7. A perception data stream processing method applied to a vehicle, comprising: obtaining a job perception data stream; before sending the job perception data stream to a server, and during the sending process, detecting a running state of the server by sending a detection data packet carrying a specified detection instruction to the server to obtain a detection result; and in a case where the detection result represents an abnormal running state of the server, sending a target instruction to the server to control the server to stop recording the job perception data. The detection of the running state of the server comprises:

8. The method of claim 7, wherein, receiving a detection feedback result sent by the server, the detection feedback result being determined by the server executing the specified detection instruction; determining an abnormal detection result representing an abnormal running state of the server based on the detection feedback result, wherein the detection feedback result comprises at least one of the following: a first detection feedback result representing an idle process resource amount of the server, and an abnormal detection result corresponding to the first detection feedback result indicating that the idle process resource of the server is abnormal; a second detection feedback result representing a system time attribute of the server, and an abnormal detection result corresponding to the second detection feedback result indicating that there is a system time synchronization abnormality between the server and the vehicle. Preferably, the detection of the running state of the server further comprises: in response to a number of feedback data packets in a target detection period not satisfying a preset number condition, determining a communication abnormality detection result, the feedback data packets being determined by the server based on the detection data packet.

9. A server, comprising: a first communication module configured to receive a job perception data stream sent by a target vehicle; a storage comprising a preset storage area; a first processor configured to, in response to receiving the job perception data stream sent by the target vehicle, write a job perception data sequence determined based on the job perception data stream in the preset storage area, wherein during the receiving of the job perception data stream, the first processor is further configured to execute a specified detection instruction sent by the target vehicle to obtain a detection feedback result, the specified detection instruction being used to detect a running state of the server; the first communication module is further configured to send the detection feedback result to the target vehicle; the first processor is further configured to perform quality detection on the job perception data sequence, record the quality detection result, and process the job perception data sequence having a quality problem.

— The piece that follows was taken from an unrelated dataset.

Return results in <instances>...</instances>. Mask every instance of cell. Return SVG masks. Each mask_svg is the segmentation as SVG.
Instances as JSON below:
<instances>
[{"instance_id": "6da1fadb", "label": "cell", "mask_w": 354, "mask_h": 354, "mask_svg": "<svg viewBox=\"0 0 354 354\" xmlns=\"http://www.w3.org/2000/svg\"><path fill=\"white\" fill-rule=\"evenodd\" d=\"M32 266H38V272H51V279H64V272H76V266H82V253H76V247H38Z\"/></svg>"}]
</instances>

10. A vehicle, comprising: a collection module configured to obtain a job perception data stream; a second communication module configured to send the job perception data stream to a server. ​ The second communication module is further configured to, before sending the job awareness data stream to the server and during sending the job awareness data stream, send a detection data packet carrying a specified detection instruction to the server to detect a running state of the server, and receive a detection result; And The second processor is configured to, in a case where the detection result represents that the running state of the server is abnormal, generate a target instruction for controlling the server to stop recording the job awareness data. The second communication module is further configured to send the target instruction to the server.